Just Another Way
No matter how you delve into missing index requests — whether it’s the plan level, DMV analysis, or (forgive me for saying it), DTA, the requests will generally be the same.
They’ll prioritize equality predicates, the columns may or not may be in the right order, the columns may or may not be in the right part of the index, and the impact…
Oh, that impact.
It’s all just a cry for help, anyway.
Like a teenager watching anime and buying intricate parasols.
Salted Grains
If I run these three queries with different join types:
1 2 3 4 5 6 7 8 9 10 11 12 13 14 15 16 17 18 19 20 |
SELECT b.UserId, b.Name, b.Date, p.CreationDate FROM dbo.Badges AS b JOIN dbo.Posts AS p ON b.UserId = p.OwnerUserId WHERE b.Date = '20170101' OPTION(LOOP JOIN, MAXDOP 1, RECOMPILE) SELECT b.UserId, b.Name, b.Date, p.CreationDate FROM dbo.Badges AS b JOIN dbo.Posts AS p ON b.UserId = p.OwnerUserId WHERE b.Date = '20170101' OPTION(MERGE JOIN, MAXDOP 1, RECOMPILE) SELECT b.UserId, b.Name, b.Date, p.CreationDate FROM dbo.Badges AS b JOIN dbo.Posts AS p ON b.UserId = p.OwnerUserId WHERE b.Date = '20170101' OPTION(HASH JOIN, MAXDOP 1, RECOMPILE) |
They’re all going to ask for the same missing index:
1 2 3 4 5 |
USE [StackOverflow] GO CREATE NONCLUSTERED INDEX [<Name of Missing Index, sysname,>] ON [dbo].[Badges] ([Date]) INCLUDE ([Name],[UserId]) |
Kinda weird already, that a join column is an INCLUDE, but hey.
What’s even weirder is that they have diminishing estimated impacts based on join type.
- Loop: 99.1954%
- Merge: 42.7795%
- Hash: 28.7901%
It gets a bit stranger if I force parallelism!
1 2 3 4 5 6 7 8 9 10 11 12 13 14 15 16 17 18 19 20 |
SELECT b.UserId, b.Name, b.Date, p.CreationDate FROM dbo.Badges AS b JOIN dbo.Posts AS p ON b.UserId = p.OwnerUserId WHERE b.Date = '20170101' OPTION(LOOP JOIN, USE HINT('ENABLE_PARALLEL_PLAN_PREFERENCE'), RECOMPILE) SELECT b.UserId, b.Name, b.Date, p.CreationDate FROM dbo.Badges AS b JOIN dbo.Posts AS p ON b.UserId = p.OwnerUserId WHERE b.Date = '20170101' OPTION(MERGE JOIN, USE HINT('ENABLE_PARALLEL_PLAN_PREFERENCE'), RECOMPILE) SELECT b.UserId, b.Name, b.Date, p.CreationDate FROM dbo.Badges AS b JOIN dbo.Posts AS p ON b.UserId = p.OwnerUserId WHERE b.Date = '20170101' OPTION(HASH JOIN, USE HINT('ENABLE_PARALLEL_PLAN_PREFERENCE'), RECOMPILE) |
Now the estimated impacts look like this:
- Loop: 98.9569%
- Merge: 29.1982%
- Hash: 44.2455%
The Hash and Merge join impacts have just about changed places.
The funny thing is…
I totally agree.
As far as indexes go, that’s a crappy index for the Merge and Hash Join plans.

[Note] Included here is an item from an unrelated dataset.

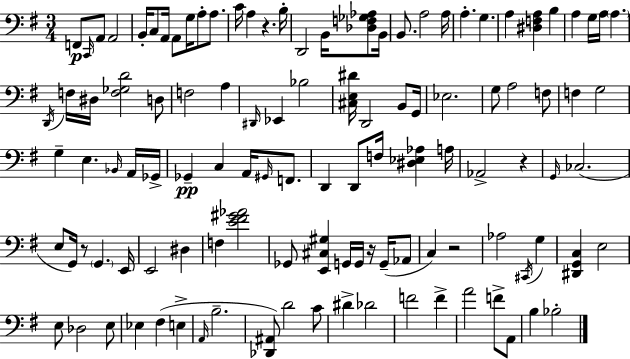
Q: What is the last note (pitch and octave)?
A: Bb3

But no better one is being offered, not even sneakily.
For the nested loops plans, it’s super easy to grab the UserIds for that date, and dig into the Posts table for just those.
For the merge join plans, it’s less helpful. While it’s nice that we can easily filter the date predicate, we still have to order our data for the merge join. There are further complications in the parallel version.
For the hash join plans, it’s a similar situation. We need to create a hash table on UserId. It being in the leaf of an index on Date doesn’t help us much, or rather as much as it would if it were in the key.
In short, both the merge and hash join plans have cost-increasing operators thrown into the mix that the index as requested just wouldn’t help.
Thanks for reading!
Brent says: in the Mastering Index Tuning class, these types of examples are why I tell students that you should look at one-key-column index suggestions carefully. In most cases, SQL Server really needs one (or more) of the included fields to be in the key. The hard part is figuring out which one(s) without looking at the execution plans.